Nature reported that at least three vaccines — a protein vaccine made by Novavax (US), a single-shot vaccine made by Johnson & Johnson (US), and a vaccine made by AstraZeneca (UK) — were found “less effective” at protecting against mild COVID-19 in South Africa, where the 501Y.V2 variant dominates — than in countries where that variant is less common.
With AstraZeneca’s vaccine, it was found that the vaccine was only 22 per cent effective against mild COVID-19 in a sample of 2,000 people in South Africa.
There’s one criticism of that trial: the sample size was rather small, and its participants were too young to draw any conclusions about the severity of the disease, said Shane Crotty, an immunologist at the La Jolla Institute for Immunology.

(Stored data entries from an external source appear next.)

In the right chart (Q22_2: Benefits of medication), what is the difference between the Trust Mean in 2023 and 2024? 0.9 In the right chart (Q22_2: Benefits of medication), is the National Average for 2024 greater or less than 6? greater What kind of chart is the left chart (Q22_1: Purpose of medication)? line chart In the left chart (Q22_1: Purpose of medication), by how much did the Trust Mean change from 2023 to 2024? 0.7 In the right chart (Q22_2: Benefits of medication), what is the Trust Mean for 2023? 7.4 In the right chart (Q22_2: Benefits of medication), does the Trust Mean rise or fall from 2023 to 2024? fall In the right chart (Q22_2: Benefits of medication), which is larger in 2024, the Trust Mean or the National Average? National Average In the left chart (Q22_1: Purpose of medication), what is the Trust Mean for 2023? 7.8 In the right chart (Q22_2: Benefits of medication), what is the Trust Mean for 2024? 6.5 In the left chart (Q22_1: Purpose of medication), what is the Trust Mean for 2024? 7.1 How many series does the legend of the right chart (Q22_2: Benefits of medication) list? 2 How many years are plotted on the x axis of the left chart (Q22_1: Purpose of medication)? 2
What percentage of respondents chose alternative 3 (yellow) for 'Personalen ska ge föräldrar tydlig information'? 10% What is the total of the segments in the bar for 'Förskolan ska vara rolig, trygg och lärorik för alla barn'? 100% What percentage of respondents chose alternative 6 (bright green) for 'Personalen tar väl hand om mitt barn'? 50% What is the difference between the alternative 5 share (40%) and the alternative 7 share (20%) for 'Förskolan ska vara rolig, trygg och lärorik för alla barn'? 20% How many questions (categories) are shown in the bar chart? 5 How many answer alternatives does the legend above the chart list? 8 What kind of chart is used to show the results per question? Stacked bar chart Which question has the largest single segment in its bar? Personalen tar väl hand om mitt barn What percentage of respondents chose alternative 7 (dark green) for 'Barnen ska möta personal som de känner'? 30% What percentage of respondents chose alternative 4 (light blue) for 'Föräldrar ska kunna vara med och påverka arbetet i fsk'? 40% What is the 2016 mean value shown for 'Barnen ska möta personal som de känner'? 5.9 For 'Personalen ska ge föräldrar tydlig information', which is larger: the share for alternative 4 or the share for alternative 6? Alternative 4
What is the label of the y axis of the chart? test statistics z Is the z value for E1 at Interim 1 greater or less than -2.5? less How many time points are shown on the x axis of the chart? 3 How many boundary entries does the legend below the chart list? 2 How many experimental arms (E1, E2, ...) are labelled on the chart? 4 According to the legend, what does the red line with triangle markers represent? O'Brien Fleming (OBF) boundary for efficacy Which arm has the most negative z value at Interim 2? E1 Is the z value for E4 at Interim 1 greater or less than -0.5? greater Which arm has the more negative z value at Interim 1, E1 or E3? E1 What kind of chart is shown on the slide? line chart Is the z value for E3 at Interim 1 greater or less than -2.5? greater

How soon can new vaccines be made against new strains?
Based on our collective SARS-CoV-2 experience, a vaccine can be developed in one year, if not less — from DNA sequencing to a ready jab in a vial. Some coronavirus vaccine developers are already looking at ways to create next-generation vaccines that stimulate T cells more effectively.
California-based biotech company Gritstone is now designing an experimental shot incorporating genetic code for fragments of several coronavirus proteins known to elicit T-cell responses, as well as for the full spike protein. By design, it is hoped to generate a more robust antibody response. Nature reported that Gritsone’s clinical trials are set to start before April 2021.
The pandemic has increased collaboration among researchers. They have shared databases that allow for real-time tracking of viral mutations. Using DNA tests, which have now become routine, this will expose new variants. And new shots could potentially be arrayed against them sooner, instead of later.